Beginning with the line containing "Computex 2019:戶外娛樂好幫" and ending at the last line of the data, set down every line exactly, leaving out all pictures.

### DATA FOR THE TASK ###

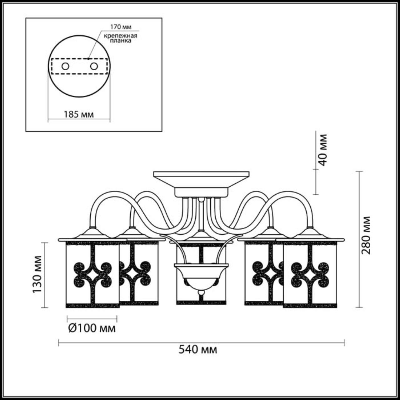 3125/5C COUNTY LN16 218 белый/зол.патина/стекло/метал.декор Люстра потолочная E27 5*40W 220V SEKVANA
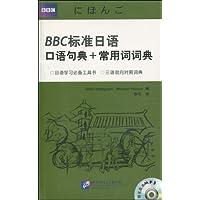 BBC标准日语口语句典+常用词词典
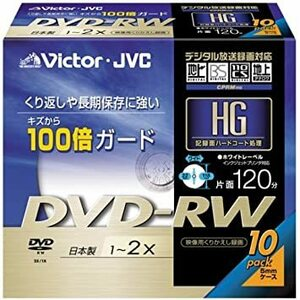 Victor デジタル録画対応 映像用DVD-RW ハイグレード 2倍速 ホワイトプリンタブル 10枚パック [VD-W120H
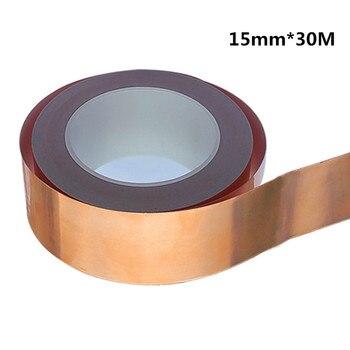 15mm X 30M*0.05mm Single Conductive Copper Foil Tape Copper Strip High Temperature Resistant Tape Masking Tape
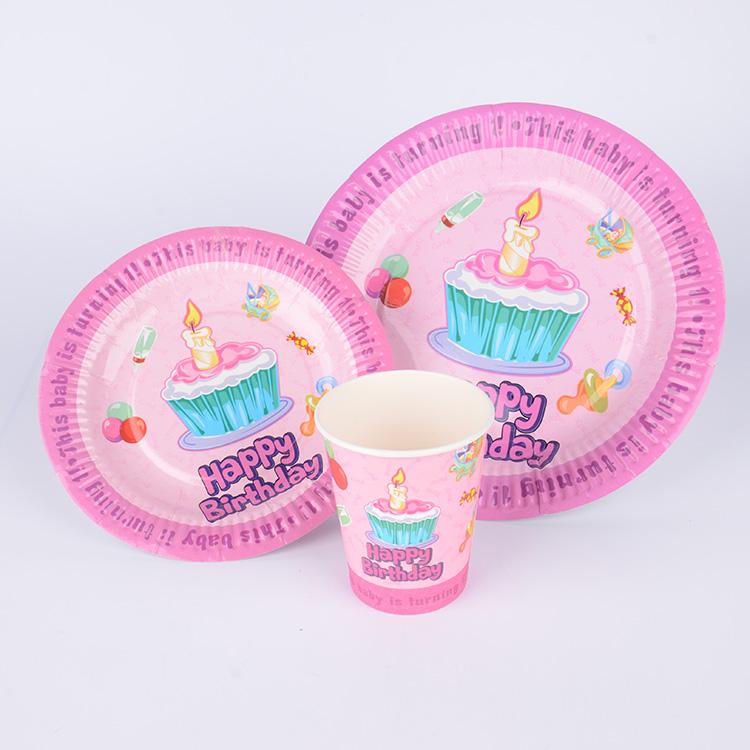 专业定制个性化生日派对纸盘餐具 10个装一次性套装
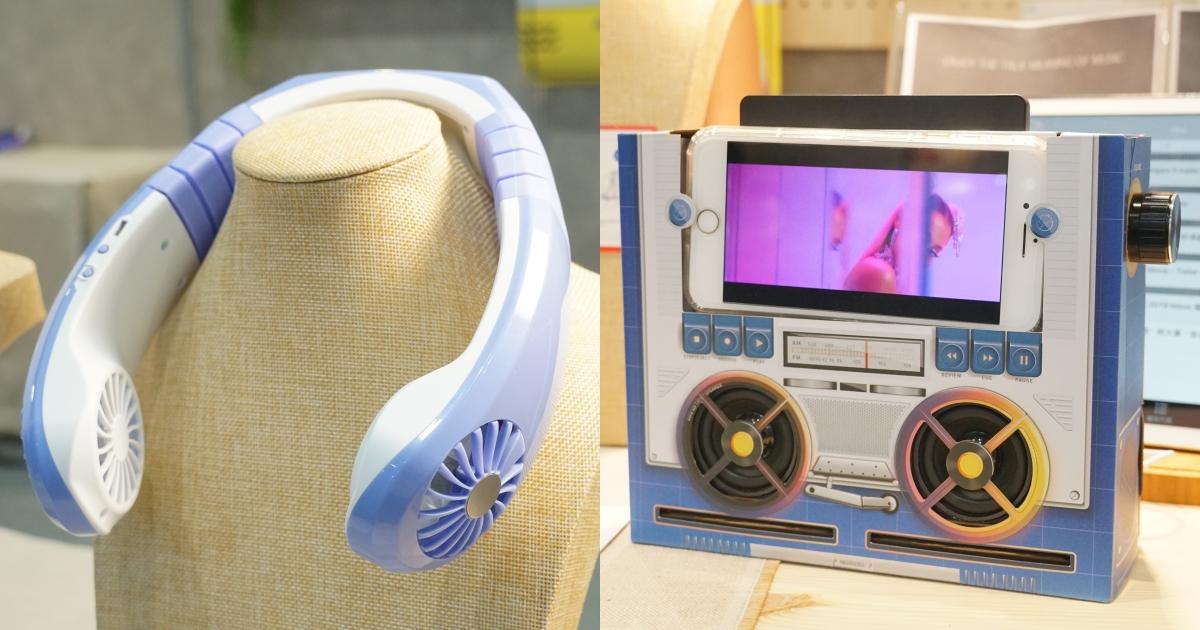 Computex 2019:戶外娛樂好幫手,吾迪科技展出頸掛式電風扇、紙做的手機揚聲器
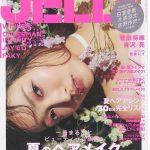北澤舞悠 「JELLY」8月号 6月17日発売!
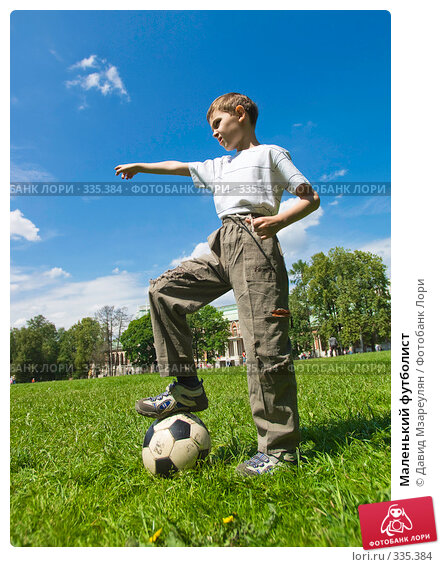 Маленький футболист, фото № 335384, снято 14 июня 2008 г. (c) Давид Мзареулян / Фотобанк Лори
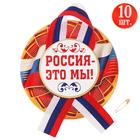 """Значок с лентой """"Россия,вперёд!"""" диам 9 см, 10 шт"""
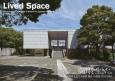 空間を生きた。 「神奈川県立近代美術館 鎌倉」の建築1951-20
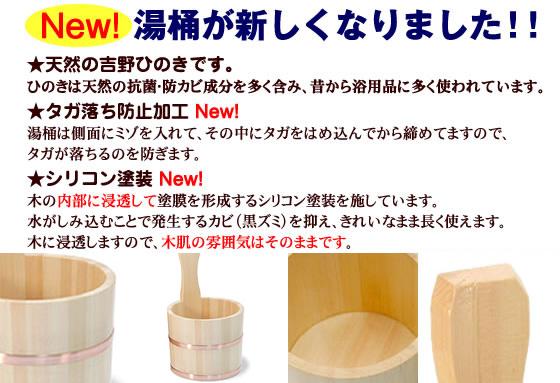 手付きひのき湯桶(銅タガ)シリコン塗装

###

RESULT FOR THIS EXERCISE
 Computex 2019:戶外娛樂好幫手,吾迪科技展出頸掛式電風扇、紙做的手機揚聲器
北澤舞悠 「JELLY」8月号 6月17日発売!
 Маленький футболист, фото № 335384, снято 14 июня 2008 г. (c) Давид Мзареулян / Фотобанк Лори
 """Значок с лентой """"Россия,вперёд!"""" диам 9 см, 10 шт"""
 空間を生きた。 「神奈川県立近代美術館 鎌倉」の建築1951-20
 手付きひのき湯桶(銅タガ)シリコン塗装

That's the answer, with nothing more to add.